San Francisco, Los Angeles, Modesto and Oakland also have the lanes, Donlon Wyant said.
"You would have to drive over it, basically,” said Donlon Wyant. "We just to want to have some vertical element that will discourage drivers from going to the curb.”
There will be a grace period where drivers who don't follow signs will receive a warning, said Donlon Wyant.
"We understand there is going to be a learning curve,” Donlon Wyant.
Along with fliers and signs, the city's outreach will include a video series that Young said will be posted on the city's social media and Facebook page, along with the Sacramento City Express blog.
The first video, posted Thursday, demonstrates how to park and pay at the kiosk. A video demonstrating how to bike and drive around these new lanes is to post next week.
Gayleen Darting, a civil engineer from Elk Grove, parked on Q Street Thursday and said parking was easy enough. Darting said she thinks the new lanes are safer for cyclists.
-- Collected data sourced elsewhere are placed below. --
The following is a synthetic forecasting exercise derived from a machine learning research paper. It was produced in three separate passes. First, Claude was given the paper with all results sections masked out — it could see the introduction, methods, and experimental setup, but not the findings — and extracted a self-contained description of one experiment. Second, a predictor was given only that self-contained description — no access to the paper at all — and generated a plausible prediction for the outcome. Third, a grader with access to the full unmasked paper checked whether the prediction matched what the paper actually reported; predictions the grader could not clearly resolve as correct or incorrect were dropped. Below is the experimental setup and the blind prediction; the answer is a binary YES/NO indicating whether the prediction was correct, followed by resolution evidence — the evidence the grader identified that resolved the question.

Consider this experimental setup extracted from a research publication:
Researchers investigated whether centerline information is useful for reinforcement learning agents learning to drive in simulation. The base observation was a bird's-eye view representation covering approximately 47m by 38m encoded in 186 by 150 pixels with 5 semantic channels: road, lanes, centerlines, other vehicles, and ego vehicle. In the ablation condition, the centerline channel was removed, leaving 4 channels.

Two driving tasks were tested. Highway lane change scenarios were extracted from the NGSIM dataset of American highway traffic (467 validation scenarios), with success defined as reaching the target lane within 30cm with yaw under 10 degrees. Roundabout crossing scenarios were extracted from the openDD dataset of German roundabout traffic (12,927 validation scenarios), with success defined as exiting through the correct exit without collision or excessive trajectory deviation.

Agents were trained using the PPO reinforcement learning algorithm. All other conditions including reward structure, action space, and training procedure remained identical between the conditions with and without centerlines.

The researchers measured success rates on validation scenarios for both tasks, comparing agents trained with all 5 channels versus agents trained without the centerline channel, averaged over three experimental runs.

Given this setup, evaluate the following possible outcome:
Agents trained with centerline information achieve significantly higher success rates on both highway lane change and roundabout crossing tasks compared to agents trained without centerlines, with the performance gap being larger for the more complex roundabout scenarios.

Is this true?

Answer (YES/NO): NO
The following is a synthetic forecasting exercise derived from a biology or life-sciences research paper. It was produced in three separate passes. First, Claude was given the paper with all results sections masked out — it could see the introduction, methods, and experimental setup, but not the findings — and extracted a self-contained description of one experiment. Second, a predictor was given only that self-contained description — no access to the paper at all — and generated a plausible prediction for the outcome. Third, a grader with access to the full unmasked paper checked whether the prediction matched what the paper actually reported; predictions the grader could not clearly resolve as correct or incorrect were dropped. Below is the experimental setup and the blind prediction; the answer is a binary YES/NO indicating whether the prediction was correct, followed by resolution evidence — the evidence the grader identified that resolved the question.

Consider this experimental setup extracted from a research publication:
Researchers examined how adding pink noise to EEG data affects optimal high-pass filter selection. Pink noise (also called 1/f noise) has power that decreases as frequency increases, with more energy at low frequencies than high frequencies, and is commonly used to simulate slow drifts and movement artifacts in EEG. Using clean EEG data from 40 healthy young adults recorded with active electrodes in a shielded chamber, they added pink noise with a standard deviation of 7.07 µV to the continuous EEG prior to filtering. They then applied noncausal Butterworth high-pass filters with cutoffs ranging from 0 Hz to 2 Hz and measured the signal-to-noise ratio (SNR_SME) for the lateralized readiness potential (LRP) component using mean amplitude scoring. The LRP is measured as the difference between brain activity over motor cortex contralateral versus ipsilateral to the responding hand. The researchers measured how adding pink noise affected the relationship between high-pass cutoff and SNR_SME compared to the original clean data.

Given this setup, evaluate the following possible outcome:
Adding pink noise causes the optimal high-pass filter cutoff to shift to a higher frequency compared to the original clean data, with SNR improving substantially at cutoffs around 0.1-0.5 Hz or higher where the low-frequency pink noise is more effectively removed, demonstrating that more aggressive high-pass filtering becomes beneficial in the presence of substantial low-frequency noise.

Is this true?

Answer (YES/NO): NO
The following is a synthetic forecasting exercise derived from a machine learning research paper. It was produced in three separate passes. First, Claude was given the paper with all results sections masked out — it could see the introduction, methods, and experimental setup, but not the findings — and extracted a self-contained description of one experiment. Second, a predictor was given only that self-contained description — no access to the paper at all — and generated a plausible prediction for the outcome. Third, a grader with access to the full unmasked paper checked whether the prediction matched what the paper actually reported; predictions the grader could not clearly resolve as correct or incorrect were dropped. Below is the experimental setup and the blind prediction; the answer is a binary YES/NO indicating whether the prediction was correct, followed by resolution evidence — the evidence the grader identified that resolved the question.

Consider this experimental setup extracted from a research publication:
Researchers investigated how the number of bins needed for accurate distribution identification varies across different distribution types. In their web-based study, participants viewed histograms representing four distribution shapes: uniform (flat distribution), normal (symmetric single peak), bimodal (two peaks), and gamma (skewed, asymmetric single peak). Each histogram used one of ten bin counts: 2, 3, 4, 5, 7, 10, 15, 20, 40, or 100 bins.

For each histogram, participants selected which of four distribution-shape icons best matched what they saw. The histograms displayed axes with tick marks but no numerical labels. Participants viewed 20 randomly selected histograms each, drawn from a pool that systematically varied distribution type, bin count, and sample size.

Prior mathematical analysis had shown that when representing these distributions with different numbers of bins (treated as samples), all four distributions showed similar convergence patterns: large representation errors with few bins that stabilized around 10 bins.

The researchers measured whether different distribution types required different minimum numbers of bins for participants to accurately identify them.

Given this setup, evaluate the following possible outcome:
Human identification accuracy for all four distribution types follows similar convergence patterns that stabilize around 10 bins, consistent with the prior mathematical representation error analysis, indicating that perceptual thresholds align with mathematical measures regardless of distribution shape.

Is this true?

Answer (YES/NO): NO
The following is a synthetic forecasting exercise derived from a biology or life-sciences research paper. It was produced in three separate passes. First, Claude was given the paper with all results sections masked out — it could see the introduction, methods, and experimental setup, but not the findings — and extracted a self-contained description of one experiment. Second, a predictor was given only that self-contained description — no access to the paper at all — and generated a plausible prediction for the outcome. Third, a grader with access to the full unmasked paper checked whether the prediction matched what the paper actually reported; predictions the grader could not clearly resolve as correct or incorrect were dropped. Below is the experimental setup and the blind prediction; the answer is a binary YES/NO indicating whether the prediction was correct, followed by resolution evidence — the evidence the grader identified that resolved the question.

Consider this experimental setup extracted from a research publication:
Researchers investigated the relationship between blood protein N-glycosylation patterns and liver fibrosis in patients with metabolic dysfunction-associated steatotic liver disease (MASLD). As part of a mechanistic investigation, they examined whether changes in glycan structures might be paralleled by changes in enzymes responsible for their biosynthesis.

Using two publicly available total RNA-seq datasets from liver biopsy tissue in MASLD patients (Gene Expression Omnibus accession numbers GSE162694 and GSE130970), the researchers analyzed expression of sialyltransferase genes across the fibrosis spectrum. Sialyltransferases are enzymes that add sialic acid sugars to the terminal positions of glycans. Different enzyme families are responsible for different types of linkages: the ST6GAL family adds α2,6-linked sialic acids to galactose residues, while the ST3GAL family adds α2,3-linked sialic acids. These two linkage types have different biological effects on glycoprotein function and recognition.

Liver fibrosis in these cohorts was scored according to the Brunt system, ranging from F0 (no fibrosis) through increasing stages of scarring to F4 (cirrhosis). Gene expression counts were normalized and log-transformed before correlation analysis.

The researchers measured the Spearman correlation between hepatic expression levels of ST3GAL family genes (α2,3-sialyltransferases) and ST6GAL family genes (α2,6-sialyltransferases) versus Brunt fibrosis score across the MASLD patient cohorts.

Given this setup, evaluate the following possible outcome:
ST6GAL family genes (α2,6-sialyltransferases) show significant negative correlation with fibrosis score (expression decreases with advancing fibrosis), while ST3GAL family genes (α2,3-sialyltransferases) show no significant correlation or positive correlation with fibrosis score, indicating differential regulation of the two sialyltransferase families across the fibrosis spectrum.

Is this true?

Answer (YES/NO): NO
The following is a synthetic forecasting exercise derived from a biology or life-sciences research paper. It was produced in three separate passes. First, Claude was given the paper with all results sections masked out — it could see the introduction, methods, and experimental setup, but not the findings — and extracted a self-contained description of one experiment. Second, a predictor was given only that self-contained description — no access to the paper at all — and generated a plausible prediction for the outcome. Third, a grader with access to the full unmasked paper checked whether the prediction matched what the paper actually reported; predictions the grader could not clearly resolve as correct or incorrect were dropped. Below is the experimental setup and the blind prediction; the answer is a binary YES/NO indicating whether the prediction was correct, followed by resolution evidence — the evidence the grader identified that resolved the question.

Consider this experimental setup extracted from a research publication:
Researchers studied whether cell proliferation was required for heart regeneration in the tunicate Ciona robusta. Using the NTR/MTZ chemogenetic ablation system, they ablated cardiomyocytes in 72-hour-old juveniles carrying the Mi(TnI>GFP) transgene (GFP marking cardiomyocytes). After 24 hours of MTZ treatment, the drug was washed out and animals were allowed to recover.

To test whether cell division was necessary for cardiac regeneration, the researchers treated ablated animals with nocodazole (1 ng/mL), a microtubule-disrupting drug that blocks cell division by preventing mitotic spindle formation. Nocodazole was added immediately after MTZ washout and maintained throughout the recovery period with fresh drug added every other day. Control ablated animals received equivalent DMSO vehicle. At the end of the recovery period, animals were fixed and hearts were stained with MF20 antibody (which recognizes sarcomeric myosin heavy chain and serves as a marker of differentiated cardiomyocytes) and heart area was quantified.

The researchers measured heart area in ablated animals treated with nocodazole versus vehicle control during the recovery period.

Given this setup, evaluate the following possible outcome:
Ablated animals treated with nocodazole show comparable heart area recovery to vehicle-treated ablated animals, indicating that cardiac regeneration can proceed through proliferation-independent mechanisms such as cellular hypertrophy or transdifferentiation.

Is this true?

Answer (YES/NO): NO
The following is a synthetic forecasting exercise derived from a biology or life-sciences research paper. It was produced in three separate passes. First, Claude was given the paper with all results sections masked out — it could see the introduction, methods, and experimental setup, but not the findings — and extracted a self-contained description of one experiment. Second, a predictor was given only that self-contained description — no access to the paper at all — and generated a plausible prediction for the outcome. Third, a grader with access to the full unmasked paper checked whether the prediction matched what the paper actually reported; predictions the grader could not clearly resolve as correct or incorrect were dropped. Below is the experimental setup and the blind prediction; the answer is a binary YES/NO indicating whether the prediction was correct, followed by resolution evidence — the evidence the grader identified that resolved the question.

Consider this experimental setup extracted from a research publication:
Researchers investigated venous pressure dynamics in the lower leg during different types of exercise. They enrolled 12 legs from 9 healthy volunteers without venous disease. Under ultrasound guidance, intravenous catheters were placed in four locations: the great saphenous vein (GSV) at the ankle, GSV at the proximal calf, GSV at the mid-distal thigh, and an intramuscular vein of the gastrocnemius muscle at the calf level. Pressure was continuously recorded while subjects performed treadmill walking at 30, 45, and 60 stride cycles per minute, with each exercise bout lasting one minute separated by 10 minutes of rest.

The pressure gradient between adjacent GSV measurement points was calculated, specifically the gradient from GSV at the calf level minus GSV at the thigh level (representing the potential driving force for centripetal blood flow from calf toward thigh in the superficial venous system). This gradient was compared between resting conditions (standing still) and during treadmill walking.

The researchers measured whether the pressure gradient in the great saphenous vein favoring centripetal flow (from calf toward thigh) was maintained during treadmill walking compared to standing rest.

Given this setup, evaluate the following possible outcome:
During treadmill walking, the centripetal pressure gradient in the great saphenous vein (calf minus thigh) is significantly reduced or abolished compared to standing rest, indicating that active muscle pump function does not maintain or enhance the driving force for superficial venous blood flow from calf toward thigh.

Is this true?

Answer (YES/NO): YES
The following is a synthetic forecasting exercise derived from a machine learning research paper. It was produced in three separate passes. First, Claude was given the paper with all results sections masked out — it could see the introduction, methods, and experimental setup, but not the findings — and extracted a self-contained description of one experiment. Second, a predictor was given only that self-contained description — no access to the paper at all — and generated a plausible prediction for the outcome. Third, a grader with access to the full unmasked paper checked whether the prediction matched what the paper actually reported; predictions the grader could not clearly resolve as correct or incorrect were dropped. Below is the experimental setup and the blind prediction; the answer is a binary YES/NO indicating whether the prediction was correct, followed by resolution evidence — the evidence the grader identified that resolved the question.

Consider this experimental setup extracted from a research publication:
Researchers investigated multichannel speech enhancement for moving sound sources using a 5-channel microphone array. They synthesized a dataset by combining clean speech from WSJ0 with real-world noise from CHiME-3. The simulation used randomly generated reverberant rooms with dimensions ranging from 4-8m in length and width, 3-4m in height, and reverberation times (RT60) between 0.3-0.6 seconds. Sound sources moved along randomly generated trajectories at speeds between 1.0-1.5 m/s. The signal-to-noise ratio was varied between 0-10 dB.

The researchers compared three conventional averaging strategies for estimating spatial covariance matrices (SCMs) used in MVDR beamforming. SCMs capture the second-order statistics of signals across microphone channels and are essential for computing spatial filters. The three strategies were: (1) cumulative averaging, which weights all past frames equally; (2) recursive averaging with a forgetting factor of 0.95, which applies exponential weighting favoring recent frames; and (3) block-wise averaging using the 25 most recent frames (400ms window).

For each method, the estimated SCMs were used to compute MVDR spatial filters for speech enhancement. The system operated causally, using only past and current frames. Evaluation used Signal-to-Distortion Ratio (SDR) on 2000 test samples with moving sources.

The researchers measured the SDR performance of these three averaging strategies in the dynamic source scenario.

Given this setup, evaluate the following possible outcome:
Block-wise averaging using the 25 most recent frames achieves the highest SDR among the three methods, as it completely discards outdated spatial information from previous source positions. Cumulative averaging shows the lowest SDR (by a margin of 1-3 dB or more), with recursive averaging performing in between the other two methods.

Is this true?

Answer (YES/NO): NO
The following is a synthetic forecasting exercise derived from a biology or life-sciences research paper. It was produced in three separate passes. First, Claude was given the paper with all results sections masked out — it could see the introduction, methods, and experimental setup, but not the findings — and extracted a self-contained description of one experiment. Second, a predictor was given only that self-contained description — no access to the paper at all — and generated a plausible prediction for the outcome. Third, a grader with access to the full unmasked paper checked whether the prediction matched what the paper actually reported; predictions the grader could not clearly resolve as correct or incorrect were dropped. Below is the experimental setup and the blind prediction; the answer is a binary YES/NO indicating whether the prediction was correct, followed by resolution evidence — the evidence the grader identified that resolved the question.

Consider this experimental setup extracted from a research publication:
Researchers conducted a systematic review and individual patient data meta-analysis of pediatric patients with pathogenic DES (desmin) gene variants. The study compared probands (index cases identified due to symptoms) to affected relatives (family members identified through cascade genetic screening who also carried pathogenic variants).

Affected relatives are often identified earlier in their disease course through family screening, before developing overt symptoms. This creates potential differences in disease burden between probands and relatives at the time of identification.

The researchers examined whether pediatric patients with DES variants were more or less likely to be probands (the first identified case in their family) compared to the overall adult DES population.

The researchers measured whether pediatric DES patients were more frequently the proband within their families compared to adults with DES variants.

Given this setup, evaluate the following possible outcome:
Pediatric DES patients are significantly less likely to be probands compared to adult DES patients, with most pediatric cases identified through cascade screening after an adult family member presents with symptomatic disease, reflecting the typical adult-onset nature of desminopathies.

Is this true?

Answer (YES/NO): NO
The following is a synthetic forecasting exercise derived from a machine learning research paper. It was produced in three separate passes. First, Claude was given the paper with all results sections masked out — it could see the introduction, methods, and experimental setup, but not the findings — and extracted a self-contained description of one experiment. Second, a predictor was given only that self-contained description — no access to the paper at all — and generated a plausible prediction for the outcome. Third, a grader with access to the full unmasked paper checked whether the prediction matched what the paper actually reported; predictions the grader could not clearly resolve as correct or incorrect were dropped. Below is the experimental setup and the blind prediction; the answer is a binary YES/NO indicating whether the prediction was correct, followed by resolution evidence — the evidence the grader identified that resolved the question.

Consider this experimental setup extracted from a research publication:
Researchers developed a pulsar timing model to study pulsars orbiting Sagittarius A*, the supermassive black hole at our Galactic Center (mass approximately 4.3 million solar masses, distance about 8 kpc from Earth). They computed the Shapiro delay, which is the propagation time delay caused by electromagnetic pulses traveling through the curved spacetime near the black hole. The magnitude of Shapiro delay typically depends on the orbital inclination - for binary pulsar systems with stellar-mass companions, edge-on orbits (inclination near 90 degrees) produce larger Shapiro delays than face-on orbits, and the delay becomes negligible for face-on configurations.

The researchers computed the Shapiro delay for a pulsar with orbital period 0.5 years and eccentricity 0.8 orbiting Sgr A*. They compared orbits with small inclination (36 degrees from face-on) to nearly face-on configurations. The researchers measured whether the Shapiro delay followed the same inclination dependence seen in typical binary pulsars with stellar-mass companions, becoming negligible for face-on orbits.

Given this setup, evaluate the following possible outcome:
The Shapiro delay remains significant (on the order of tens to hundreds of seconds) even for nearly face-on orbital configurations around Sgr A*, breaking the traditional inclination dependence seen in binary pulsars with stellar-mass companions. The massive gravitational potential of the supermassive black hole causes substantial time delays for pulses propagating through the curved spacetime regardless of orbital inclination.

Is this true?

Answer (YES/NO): YES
But John Franz, who has parked on Q Street and an avid cyclists, said he would not feel safe in the new bike lanes.
Franz, who lives in the Pocket area, said the city should improve and connect existing bike paths so people from both the city and suburbs could use them to travel all over the area.
These bike lanes are a part of the city's Vision Zero program, a traffic safety philosophy that all crashes are preventable and should be prevented, said Donlon Wyant.
Donlon Wyant said P, Q and 10th streets are part of a high injury area.
"This is not just a bike project but a traffic safety project," she said
The new bike lanes will improve pedestrian visibility, she said.
"By slowing things down it makes it a better place to live,” said Donlon Wyant, adding that it will only add a few seconds to a driver's commute.